DATASET RECORDS:
┌──
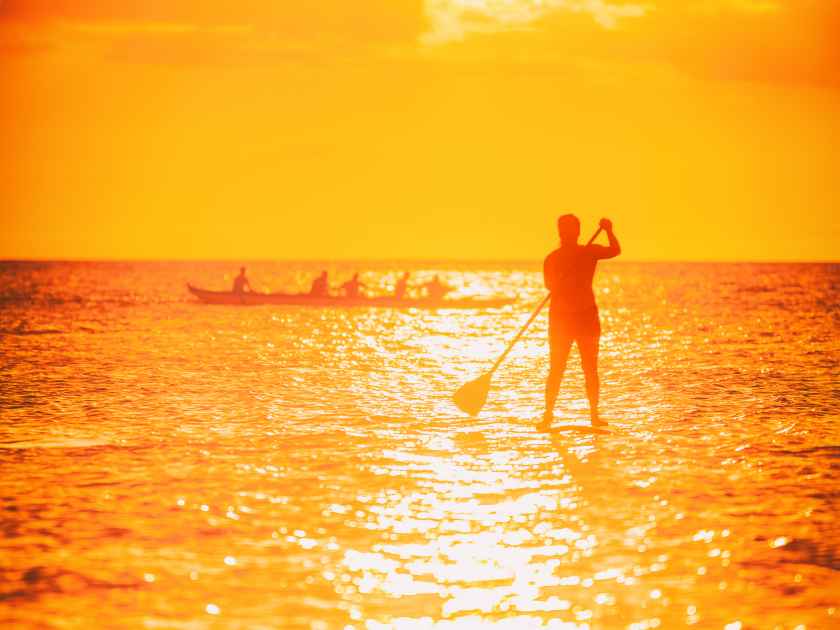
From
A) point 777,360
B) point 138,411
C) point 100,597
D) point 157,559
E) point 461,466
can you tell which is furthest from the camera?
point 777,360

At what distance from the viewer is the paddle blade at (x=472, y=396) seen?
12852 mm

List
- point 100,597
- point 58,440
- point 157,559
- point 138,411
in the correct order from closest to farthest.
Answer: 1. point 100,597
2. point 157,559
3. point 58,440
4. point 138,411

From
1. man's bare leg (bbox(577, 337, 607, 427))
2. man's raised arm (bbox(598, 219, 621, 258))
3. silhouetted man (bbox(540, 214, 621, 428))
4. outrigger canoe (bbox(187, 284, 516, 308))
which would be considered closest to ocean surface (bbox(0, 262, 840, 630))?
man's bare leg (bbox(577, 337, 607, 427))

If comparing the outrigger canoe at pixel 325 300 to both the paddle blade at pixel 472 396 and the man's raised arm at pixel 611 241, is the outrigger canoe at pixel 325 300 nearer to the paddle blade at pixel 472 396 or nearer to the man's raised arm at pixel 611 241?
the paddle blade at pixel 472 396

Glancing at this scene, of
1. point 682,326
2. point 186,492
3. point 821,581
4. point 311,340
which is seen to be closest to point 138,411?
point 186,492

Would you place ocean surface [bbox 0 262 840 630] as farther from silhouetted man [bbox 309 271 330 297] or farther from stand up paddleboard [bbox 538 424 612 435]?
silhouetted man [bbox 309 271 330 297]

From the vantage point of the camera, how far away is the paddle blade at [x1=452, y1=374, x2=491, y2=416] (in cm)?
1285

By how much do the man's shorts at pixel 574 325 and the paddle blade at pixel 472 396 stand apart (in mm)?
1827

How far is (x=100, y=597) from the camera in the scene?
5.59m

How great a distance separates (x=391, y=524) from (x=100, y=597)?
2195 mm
└──
┌──
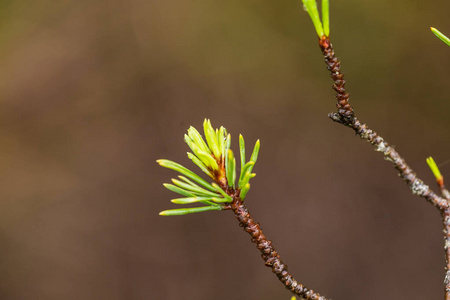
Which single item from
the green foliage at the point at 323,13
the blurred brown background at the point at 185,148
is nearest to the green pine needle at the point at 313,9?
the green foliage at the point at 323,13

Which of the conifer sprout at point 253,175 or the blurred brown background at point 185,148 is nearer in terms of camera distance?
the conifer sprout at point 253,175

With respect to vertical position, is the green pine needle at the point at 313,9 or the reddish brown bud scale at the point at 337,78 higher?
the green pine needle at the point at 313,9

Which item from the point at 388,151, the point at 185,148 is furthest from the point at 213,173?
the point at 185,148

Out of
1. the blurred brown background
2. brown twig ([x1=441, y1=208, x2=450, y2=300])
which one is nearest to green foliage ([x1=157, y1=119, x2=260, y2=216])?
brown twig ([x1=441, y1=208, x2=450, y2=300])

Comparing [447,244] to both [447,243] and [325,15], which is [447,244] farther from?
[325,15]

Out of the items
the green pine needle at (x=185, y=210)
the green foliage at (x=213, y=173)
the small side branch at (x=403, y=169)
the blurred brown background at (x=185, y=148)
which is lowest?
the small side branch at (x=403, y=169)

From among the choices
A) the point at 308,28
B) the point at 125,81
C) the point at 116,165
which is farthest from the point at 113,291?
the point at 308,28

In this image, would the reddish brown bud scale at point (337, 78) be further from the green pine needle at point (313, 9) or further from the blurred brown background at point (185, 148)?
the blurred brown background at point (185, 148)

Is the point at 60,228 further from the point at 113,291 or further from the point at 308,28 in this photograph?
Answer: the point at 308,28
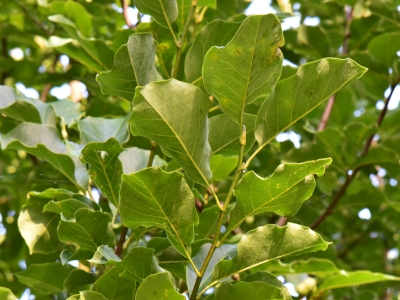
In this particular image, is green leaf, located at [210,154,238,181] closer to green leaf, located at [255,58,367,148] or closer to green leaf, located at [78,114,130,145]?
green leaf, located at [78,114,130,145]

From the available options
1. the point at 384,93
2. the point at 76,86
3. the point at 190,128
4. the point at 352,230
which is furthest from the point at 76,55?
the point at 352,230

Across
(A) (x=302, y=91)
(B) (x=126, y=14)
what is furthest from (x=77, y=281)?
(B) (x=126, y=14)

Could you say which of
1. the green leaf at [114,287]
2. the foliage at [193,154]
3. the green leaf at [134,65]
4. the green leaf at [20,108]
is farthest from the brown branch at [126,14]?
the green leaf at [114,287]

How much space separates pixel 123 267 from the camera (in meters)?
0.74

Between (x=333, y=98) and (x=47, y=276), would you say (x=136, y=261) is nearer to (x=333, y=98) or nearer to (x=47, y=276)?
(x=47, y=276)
└──
EXERCISE AIM:
List each line in the entries above that contains the word "blurred".

WRITTEN SOLUTION:
the blurred brown background at the point at 185,148
Which of the conifer sprout at point 253,175 or the blurred brown background at point 185,148 is nearer in terms of camera distance?
1. the blurred brown background
the blurred brown background at (x=185, y=148)
In this image, would the reddish brown bud scale at point (337, 78) be further from the green pine needle at point (313, 9) or further from the blurred brown background at point (185, 148)?
the blurred brown background at point (185, 148)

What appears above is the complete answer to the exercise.